Abstract
Objective: Computer-aided diagnosis (CAD) significantly enhances the accurate and early detection of breast cancer. The segmentation step, which is crucial in CAD methods, employs different algorithms for image segmentation as documented in the literature. Segmentation in detecting breast lesions using CAD may affect the features extracted from the images and, accordingly, the classification results. These segmentation methods have advantages and limitations when compared to each other. No study in the literature has yet explored feature matrices obtained by different segmentation methods using different performance criteria. This study aims to investigate the effects of different segmentation methods used in image processing on mammography images for breast cancer detection.

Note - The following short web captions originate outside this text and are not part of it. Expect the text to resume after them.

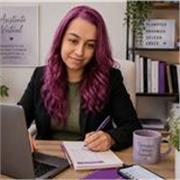 Escritora con experiencia enseñando a adultos a alcanzar sus metas académicas.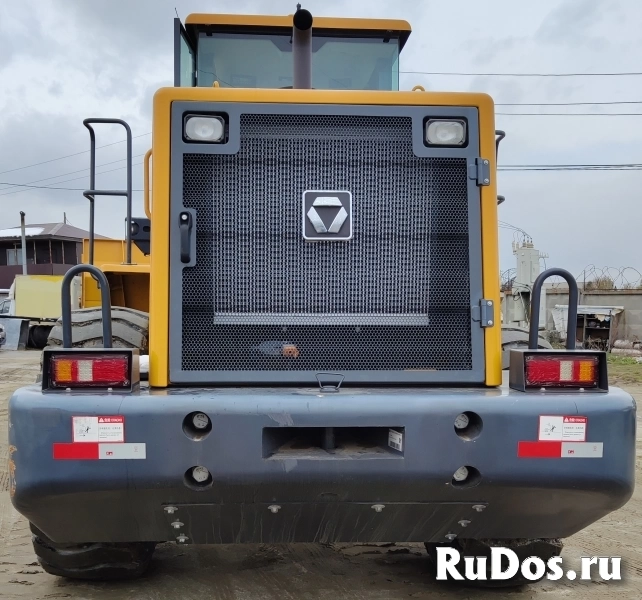 Погрузчик ZL60GV может работать с техникой с приводом 8х4 с доставкой в город Москва изображение 8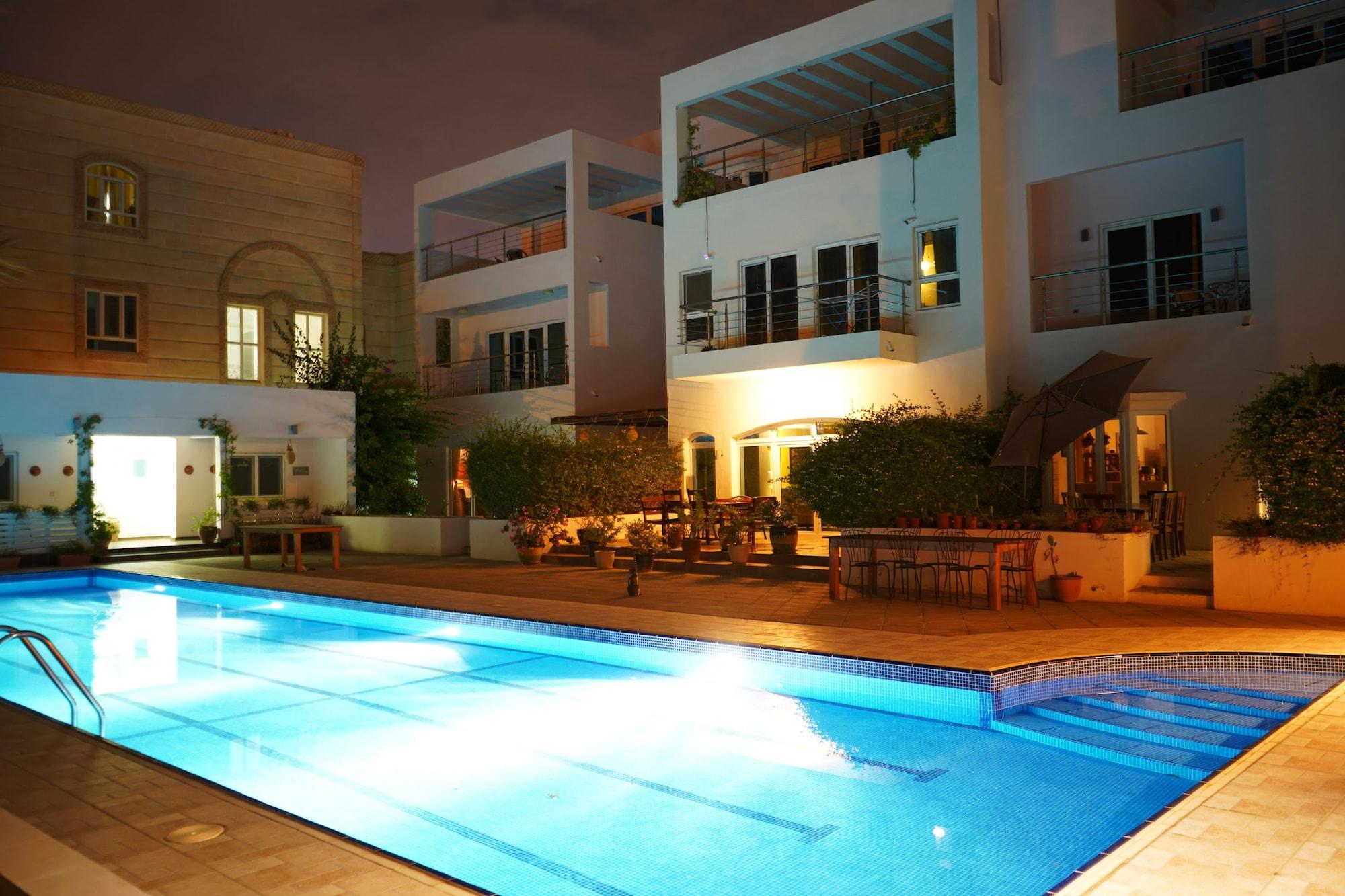 Vista Piscina Behlys Boutique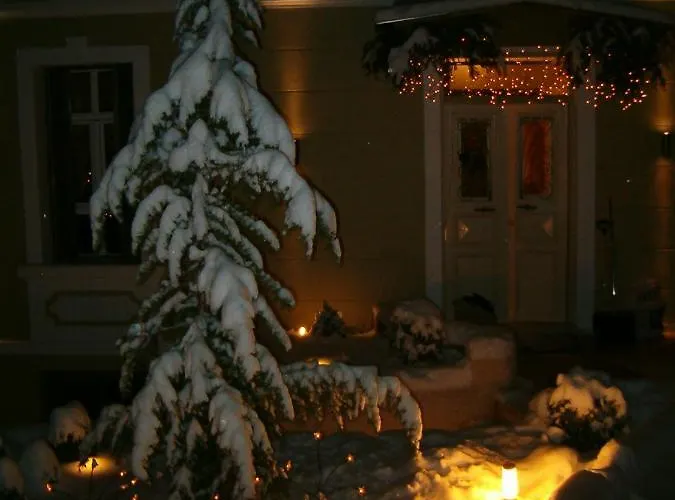 In A Neoclassical House - Ladybug Kastoria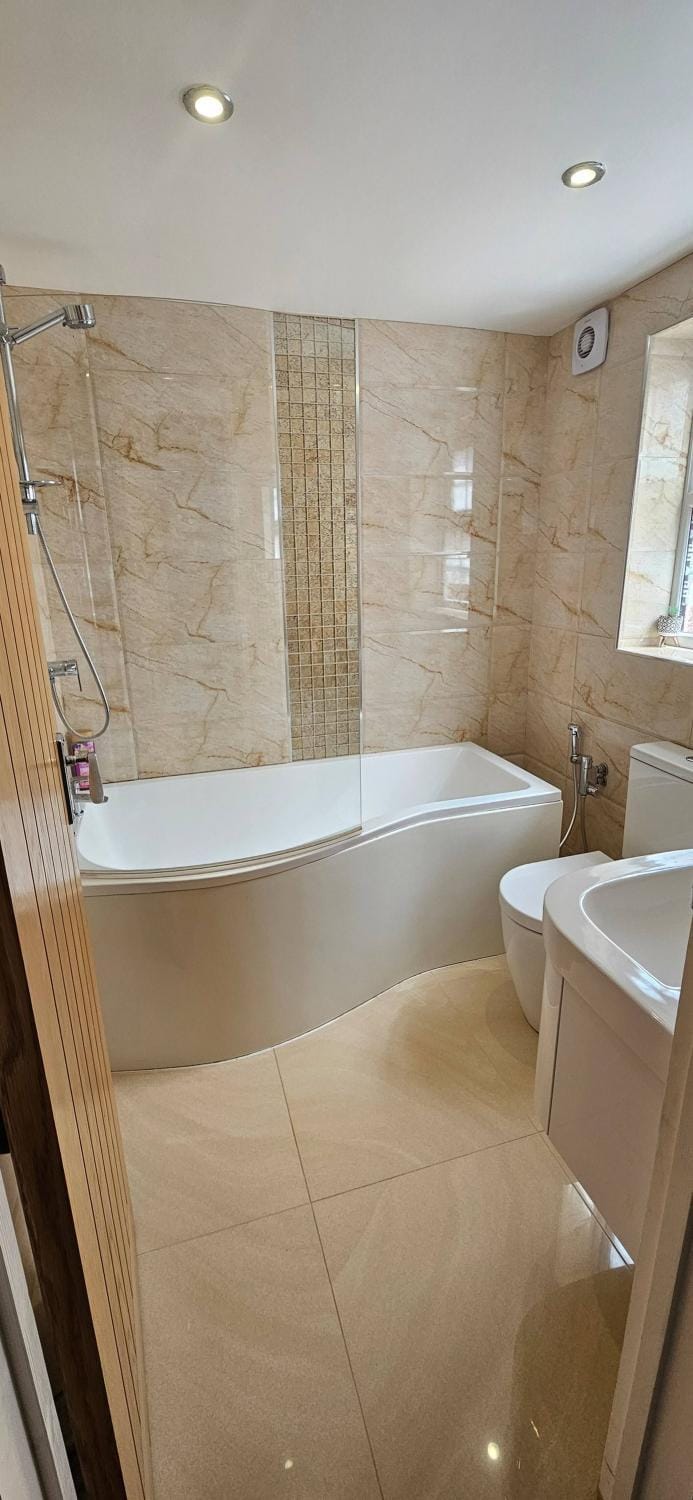 Bathroom, Bath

Materials and Methods: In the preprocessing step, images are enhanced using median filtering, Contrast Limited Adaptive Histogram Equalization (CLAHE), and unsharp masking. Texture features are extracted from the regions of interest (ROI) using texture analysis techniques, coupled with an elastic network technique for feature reduction.
Results: The performance of five different segmentation algorithms was compared using various performance measures such as accuracy, sensitivity, and specificity, alongside different classification methods. The k-means algorithm showed higher performance compared to other segmentation methods. It exhibited high efficacy, achieving an accuracy of 1.00 and 0.989 with Support Vector Machine (SVM) and Random Forest (RF) classifiers, respectively.
Conclusion: Segmentation methods used in image processing were found to have an impact on classification results. These computer-aided systems can be instrumental in patient classification.